- [PAGE EXCERPT]

## RUNNING MEDIAN

Compute the running median of a sequence of numbers. That is, given a stream of numbers, print out the median of the list so far on each new element.Recall that the median of an even-numbered list is the average of the two middle numbers. For example, given the sequence [2, 1, 5, 7, 2, 0, 5], your algorithm should print out:

- 2 (the median of a single number is that number) 
- 1.5 [2,1] --> the median is 3/2 = 1.5
- 2 [2,1,5] --> the median is 2 ... 
- 3.5 [2,1,5,7] --> the median is (2+5)/2 = 7/2 = 3.5
- 2 etc. etc. 

I guess the idea that first comes to mind is to sort the list. And then take the sorted list and find the median.. of course without using any build-in median command from python. To do this manually, it's probably about looking at the length of the list, and then finding out what the position is for the median... or doing an average if there are two middle numbers. OK let's try that and see where this problem goes.


In [12]:
t_list = [2, 1, 5, 7, 2, 0, 5]

# a small note on the difference between list.sort() and sorted( list )
print(sorted(t_list)) # returns an iterable list
print(t_list) # so you can see that t_list is not changed

[0, 1, 2, 2, 5, 5, 7]
[2, 1, 5, 7, 2, 0, 5]


In [14]:
# list.sort() doesn't return an iterable list, it changes the list
t_list = [2, 1, 5, 7, 2, 0, 5]

print(t_list)
print(t_list.sort()) # returns None
print(t_list) 

[2, 1, 5, 7, 2, 0, 5]
None
[0, 1, 2, 2, 5, 5, 7]


In [33]:
# OK let's find the median of this ... odd length list
t_list = [2, 1, 5, 7, 2, 0, 5]

# odd numbered list... so len(t_list) is 7 ... and we are looking for index position

index_median = len(t_list)/2 - 0.5 # small little hack bc i can't remember the round-down idea
index_median = int(index_median) 
median = sorted(t_list)[index_median]
print(median) 

2


In [47]:
# Let's look at the median of an even numbered list... should be straightforward 
t_list_even = [2,1,5,6] # the median here is (2+5)/2 = 3.5

index_median = len(t_list_even)/2 -1 # this gets us to 4/2 - 1 = index position 1 
index_median = int(index_median) 
median = (sorted(t_list_even)[index_median] + sorted(t_list_even)[index_median + 1])/2 
print(median) 

3.5


In [49]:
# Great, now combine the two ways .. 
# it probably makes sense to re-write this and have numeric_list already be sorted somewhere... 

def running_median(numeric_list):
    
    if len(numeric_list) % 2 == 0: # then this is even
        index_median = int(len(numeric_list)/2 - 1)
        median = (sorted(numeric_list)[index_median] + sorted(numeric_list)[index_median + 1])/2 
        return median 
    elif len(numeric_list) % 2 == 1: # then this is odd
        index_median = int(len(numeric_list)/2 - 0.5)

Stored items
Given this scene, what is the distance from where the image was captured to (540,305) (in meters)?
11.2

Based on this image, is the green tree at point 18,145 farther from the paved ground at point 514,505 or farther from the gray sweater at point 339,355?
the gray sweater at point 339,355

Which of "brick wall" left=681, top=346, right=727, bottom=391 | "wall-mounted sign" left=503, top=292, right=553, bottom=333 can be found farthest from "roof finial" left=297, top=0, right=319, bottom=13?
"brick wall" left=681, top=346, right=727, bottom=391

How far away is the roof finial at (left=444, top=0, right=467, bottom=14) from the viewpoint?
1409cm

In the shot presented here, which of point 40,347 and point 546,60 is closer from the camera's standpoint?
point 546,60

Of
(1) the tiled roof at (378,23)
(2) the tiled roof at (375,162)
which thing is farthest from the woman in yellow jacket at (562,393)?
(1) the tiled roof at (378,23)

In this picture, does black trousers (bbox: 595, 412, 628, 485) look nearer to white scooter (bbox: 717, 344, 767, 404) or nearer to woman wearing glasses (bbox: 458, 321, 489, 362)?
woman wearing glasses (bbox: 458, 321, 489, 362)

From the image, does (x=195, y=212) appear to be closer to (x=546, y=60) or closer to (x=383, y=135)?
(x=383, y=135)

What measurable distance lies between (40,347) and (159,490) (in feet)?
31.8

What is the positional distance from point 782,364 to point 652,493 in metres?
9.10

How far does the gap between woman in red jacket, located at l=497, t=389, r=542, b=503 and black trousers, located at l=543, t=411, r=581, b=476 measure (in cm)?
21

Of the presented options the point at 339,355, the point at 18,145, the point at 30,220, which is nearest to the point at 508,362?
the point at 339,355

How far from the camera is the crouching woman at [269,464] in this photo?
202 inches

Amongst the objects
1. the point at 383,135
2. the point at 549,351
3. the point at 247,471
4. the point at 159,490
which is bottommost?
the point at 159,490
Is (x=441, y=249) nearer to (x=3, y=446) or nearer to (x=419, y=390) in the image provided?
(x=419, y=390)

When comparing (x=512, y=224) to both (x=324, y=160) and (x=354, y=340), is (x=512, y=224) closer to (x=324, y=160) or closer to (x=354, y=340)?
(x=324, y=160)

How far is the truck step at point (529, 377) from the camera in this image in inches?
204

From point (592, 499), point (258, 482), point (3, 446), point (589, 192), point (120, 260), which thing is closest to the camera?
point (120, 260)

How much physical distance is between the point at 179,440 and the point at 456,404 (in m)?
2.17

- [PROBLEM SET]
A - Decide whether each statement agrees with the running median page, answering yes or no and quoting the words of the page that settle it: (i) Calling list.sort() returns None. (ii) Calling sorted() on a list changes the original list. (iii) The median is found with Python's built-in median command.
B - In the running median page, what median is given for the list [2,1,5,7]?
C - Copy everything in the running median page from "## RUNNING MEDIAN" down to "2 etc. etc.", without any changes.

- [THE RESPONSES]
A -
(i) Yes: "print(t_list.sort()) # returns None"
(ii) No: "so you can see that t_list is not changed"
(iii) No: "of course without using any build-in median command from python"

B - 3.5, worked out as (2+5)/2.

C -
## RUNNING MEDIAN

Compute the running median of a sequence of numbers. That is, given a stream of numbers, print out the median of the list so far on each new element.Recall that the median of an even-numbered list is the average of the two middle numbers. For example, given the sequence [2, 1, 5, 7, 2, 0, 5], your algorithm should print out:

- 2 (the median of a single number is that number) 
- 1.5 [2,1] --> the median is 3/2 = 1.5
- 2 [2,1,5] --> the median is 2 ... 
- 3.5 [2,1,5,7] --> the median is (2+5)/2 = 7/2 = 3.5
- 2 etc. etc.